## Extract
Click here to view original web page at breachmedia.ca

Increasingly the ‘first responders’ to homelessness and the overdose epidemic, library workers are struggling to maintain a welcoming space in the face of policing solutions
A casual visit to the Millennium Library in downtown Winnipeg isn’t what it used to be.
On an afternoon in April, a trio of security personnel wearing teal nitrile gloves guard the entrance.
Patrons must undergo a security process akin to an airport screening—complete with a metal detector, a bag search, and the burgeoning presence of law enforcement.
It’s a jarring reality that librarians across Canada increasingly face: even as libraries find themselves filling a growing gap in social services, elected officials are most often responding to their needs with a policing mindset.
With rising homelessness and a surging mental health crisis, library workers have become first responders—as likely to offer patrons harm reduction interventions and social services referrals as they are to help them find a book.

## Raw data
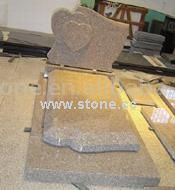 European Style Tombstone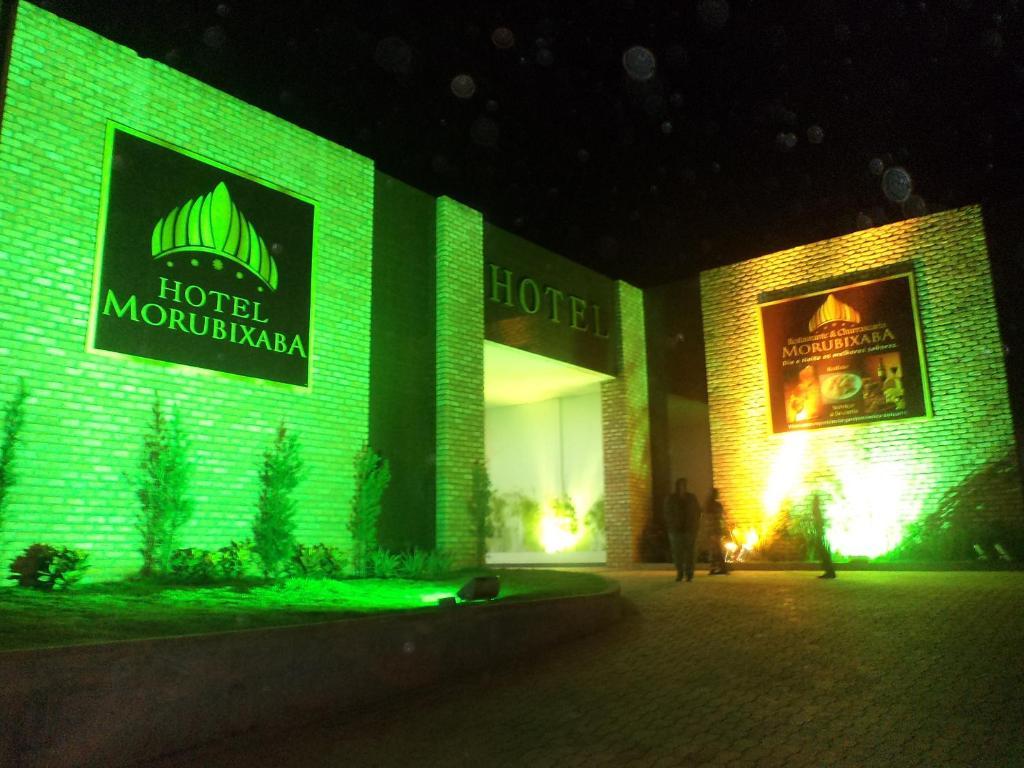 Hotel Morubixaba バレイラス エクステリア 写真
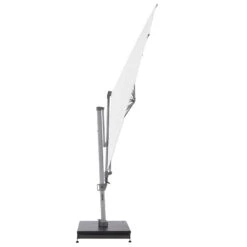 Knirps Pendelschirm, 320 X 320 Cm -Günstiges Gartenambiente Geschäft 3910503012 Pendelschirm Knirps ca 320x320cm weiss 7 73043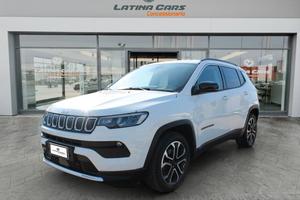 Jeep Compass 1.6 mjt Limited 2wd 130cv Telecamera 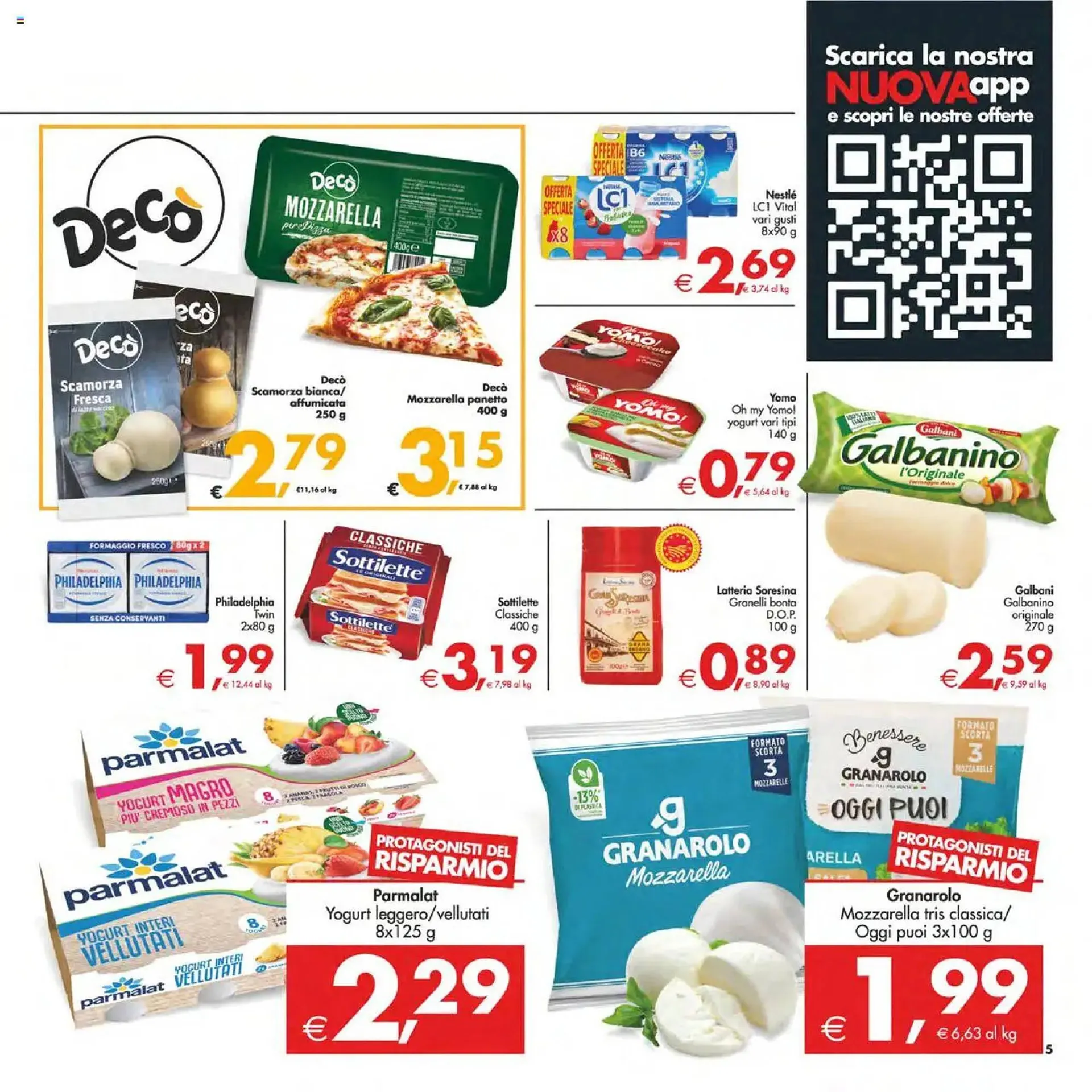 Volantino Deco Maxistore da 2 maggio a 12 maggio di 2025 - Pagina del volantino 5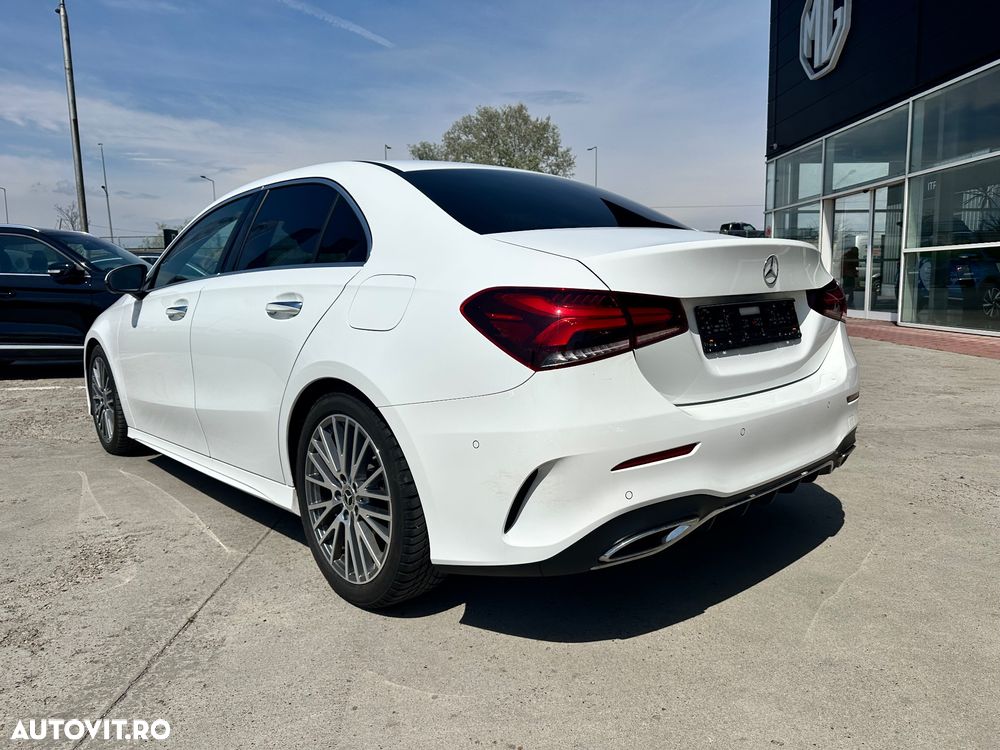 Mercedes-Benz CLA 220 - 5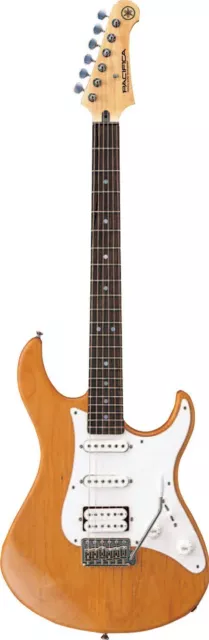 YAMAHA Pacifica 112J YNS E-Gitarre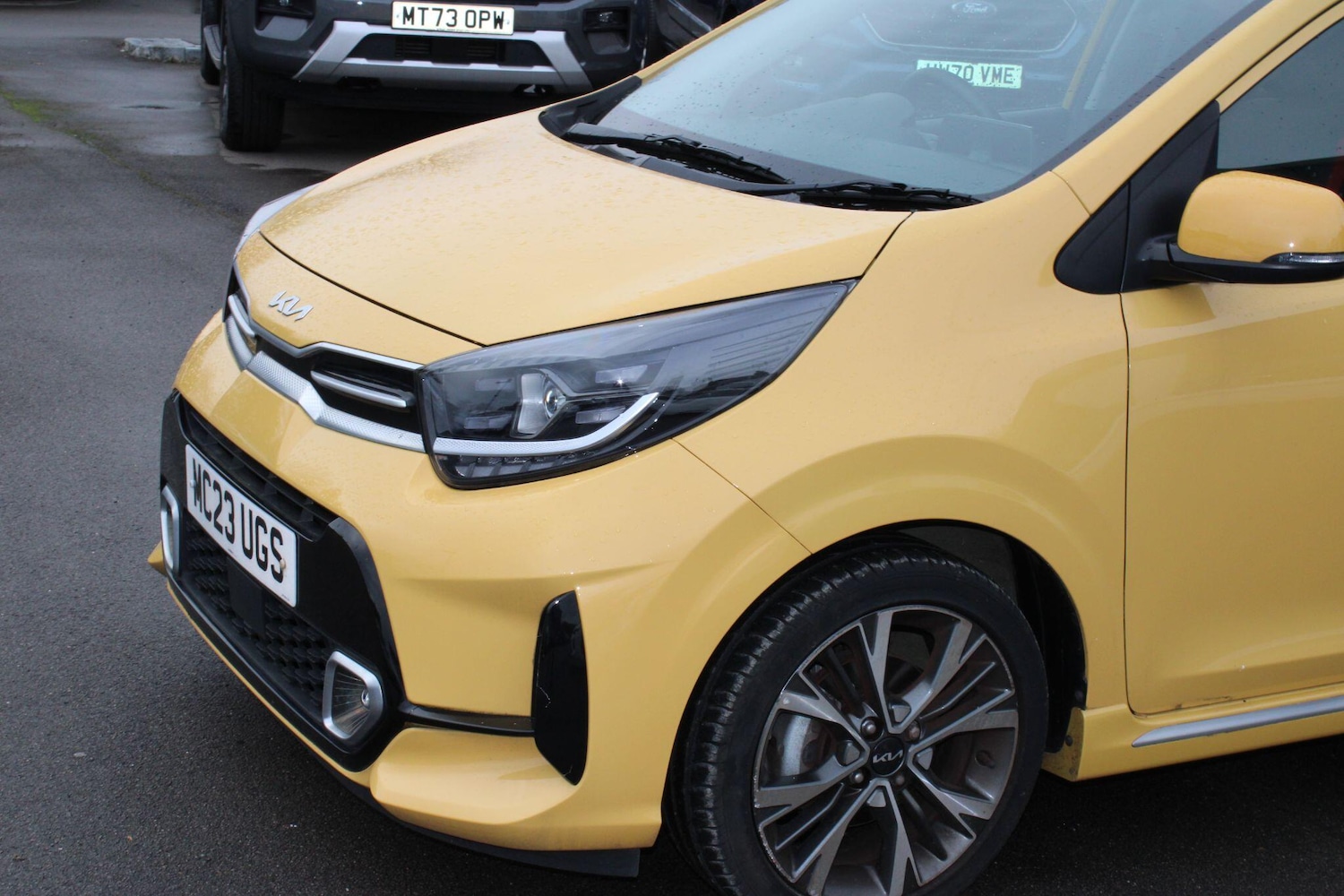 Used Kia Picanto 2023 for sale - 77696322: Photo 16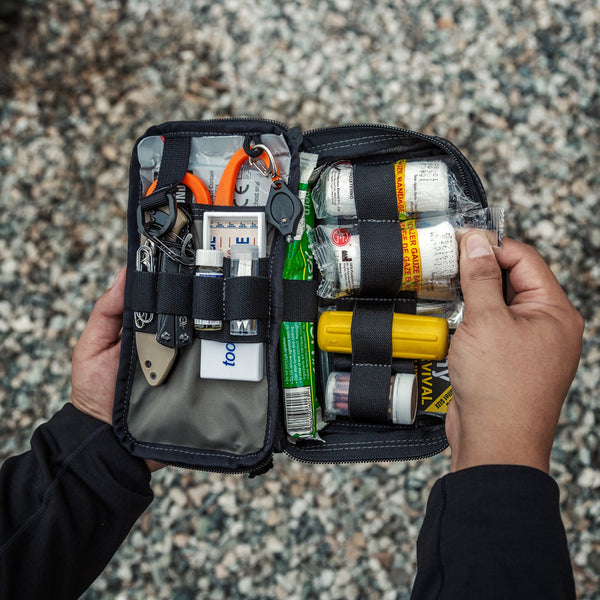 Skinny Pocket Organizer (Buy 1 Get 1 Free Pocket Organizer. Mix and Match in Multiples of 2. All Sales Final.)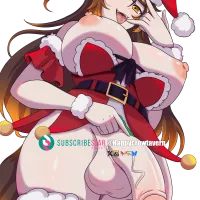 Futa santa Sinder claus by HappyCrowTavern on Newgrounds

## Problems and tasks
**a.** Reproduce the passage of the library article between "Increasingly the ‘first" and "used to be.", inclusive.
**b.** Write the next part of the article on Canadian library workers, picking up after its final sentence.

## Answers per task
**a.**
Increasingly the ‘first responders’ to homelessness and the overdose epidemic, library workers are struggling to maintain a welcoming space in the face of policing solutions
A casual visit to the Millennium Library in downtown Winnipeg isn’t what it used to be.

**b.**
Among the last free community spaces which offer Internet, washrooms, entertainment and shelter, libraries are now a haven for people who are houseless, living with addiction, or in need of other support.
But rather than get a boost in community services, libraries are increasingly beset by surveillance and security measures, much like has happened in other public spaces like subways.
Winnipeg’s Millenium Library is a stark example. After a stabbing death of a young man by three teenagers in the library in December 2022, the City of Winnipeg introduced security and police to the building, while a program that provided trauma-informed support for patrons was shut down.
Kirsten Wurmann, a librarian who worked in the Winnipeg Public Library system for 11 years before retiring in October 2022, believes the security measures are a band aid. Increased security, according to Wurmann, does not address fundamental problems like defunding of library services and chronic understaffing.
“Without the staffing, without the funding, and without the attention to the actual security issues, I really do think it’s at a crisis point,” she said.
Now, as librarians in Winnipeg and elsewhere prepare for another round of municipal budget cuts, they are trying to sound the alarm. Staff say it isn’t sustainable for them to do the same tasks as frontline workers without the same resources—and that if they’re going to shoulder the burden of social crises, they need more funding and training.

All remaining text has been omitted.